All these developments are certain to force the U.S., Europe, Russia, and China to recalculate their geopolitical and geo-energy equations; a toll order as many issues remain unresolved and uncertain particularly in the event of more regime ousters. A new strategic landscape is being shaped in the Middle East and Iranian demonstrators on Sunday will have a direct hand in drawing that new landscape. A troubling question on everyone’s mind, however, is the severity of the crackdown to come by the Iranian security forces. A harsh and perhaps bloody treatment of protesters could turn the unrest into a full-fledged revolt and worsen the crisis in the entire region.
As the current crisis in the Middle East was in its brewing stage, the administration of Ahmadinejad had hoped to stabilize the Iranian economy and set the stage for what it termed as “a new era of prosperity for the Iranian economy”. The whole spin on the “economic prosperity” was built on the elimination of government subsidies, hoping to set the economic stage for large-scale and much-needed foreign investment in Iran and with a hope for subsequent political stability. The supposed “new era” has yet to arrive.
Geopolitically, Ahmadinejad had also hoped to present himself as a bold reformer capable of executing on grand economic and political visions in a key global energy corridor that has been mired in economic stagnation, high youth unemployment and mostly run by U.S. allies. But a new reality is setting in the Middle East with eye-catching results that can only be viewed by the Islamic Republic leadership as their ultimate nightmare. Suffering from a profound ideological bankruptcy that has shaken the very foundations upon which the Islamic Repubic was founded, the Ahmadinejad administration has tried to present a new discourse centered on Persian nationalism distant from the Islamic ideology. The new nationalist narrative has failed to catch the imagination of Iran’s mostly young and restive population.
February 20 carries another significance that is mostly psychological.
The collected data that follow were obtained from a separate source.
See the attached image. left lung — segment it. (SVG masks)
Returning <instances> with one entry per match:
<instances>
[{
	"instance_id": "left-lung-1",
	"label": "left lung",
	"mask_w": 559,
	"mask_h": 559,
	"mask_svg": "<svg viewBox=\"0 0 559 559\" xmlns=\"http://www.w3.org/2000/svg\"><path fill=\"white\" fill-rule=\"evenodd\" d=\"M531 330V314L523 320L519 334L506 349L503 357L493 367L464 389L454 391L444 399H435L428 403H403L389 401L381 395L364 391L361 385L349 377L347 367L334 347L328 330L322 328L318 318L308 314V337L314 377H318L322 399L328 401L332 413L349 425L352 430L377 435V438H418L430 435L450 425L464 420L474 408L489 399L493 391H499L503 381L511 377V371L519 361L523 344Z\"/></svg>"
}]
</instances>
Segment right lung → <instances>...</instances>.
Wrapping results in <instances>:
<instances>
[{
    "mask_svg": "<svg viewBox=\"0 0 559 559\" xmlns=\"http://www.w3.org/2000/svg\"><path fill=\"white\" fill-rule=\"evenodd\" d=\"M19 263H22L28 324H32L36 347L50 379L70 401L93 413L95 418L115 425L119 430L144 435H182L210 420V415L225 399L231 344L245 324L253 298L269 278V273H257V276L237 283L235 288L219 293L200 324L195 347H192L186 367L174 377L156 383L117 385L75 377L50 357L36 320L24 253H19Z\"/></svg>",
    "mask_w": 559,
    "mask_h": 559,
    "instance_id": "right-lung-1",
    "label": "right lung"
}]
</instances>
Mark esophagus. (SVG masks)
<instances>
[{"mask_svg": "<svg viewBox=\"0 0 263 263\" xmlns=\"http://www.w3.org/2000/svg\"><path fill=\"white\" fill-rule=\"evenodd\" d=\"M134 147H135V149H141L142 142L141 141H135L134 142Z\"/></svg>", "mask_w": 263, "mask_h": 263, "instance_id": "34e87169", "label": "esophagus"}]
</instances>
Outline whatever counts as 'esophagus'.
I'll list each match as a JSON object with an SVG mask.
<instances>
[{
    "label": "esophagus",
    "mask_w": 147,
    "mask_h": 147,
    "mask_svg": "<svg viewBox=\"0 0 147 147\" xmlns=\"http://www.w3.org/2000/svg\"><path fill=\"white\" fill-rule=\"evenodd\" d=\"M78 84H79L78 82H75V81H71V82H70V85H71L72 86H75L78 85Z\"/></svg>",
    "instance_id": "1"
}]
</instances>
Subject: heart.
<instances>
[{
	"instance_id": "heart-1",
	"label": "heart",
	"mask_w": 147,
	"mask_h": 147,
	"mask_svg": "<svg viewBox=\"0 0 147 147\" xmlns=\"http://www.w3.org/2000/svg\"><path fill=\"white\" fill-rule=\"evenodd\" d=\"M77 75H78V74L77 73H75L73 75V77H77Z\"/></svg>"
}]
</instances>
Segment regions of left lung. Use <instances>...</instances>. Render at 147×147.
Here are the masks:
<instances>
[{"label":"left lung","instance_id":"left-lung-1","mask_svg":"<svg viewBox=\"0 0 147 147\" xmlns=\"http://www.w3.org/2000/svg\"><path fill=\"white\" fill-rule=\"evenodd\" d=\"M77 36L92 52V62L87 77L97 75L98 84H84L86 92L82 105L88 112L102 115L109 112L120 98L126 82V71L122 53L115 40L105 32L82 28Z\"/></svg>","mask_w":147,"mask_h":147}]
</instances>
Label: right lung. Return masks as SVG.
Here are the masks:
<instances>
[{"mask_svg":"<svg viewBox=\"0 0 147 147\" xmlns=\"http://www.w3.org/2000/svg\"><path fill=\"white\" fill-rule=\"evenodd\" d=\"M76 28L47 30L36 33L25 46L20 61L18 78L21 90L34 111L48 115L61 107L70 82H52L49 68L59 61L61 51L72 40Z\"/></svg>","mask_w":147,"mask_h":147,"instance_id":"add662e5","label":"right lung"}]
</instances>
With a glorious historical past engrained in their national psyche, Iranians see their present declining fortunes as the result of a religious dictatorship that has tarnished not only their image on world stage, but also hurt their long-perceived sense of superiority in their region. They also see the continuing success of pro-democracy protesters in the Arab world as a push for their own path to democratic rule. Hence the great psychological impetus for the defeat of their theocratic rulers.
As Iranians dig in their positions on the streets of Iran, the clerics undoubtedly ponder their best move and what appears to be the increasingly uncertain fate of their “god-given” rule. The more the battle lines appear blurred for both sides, the more the likelihood of an intense uprising.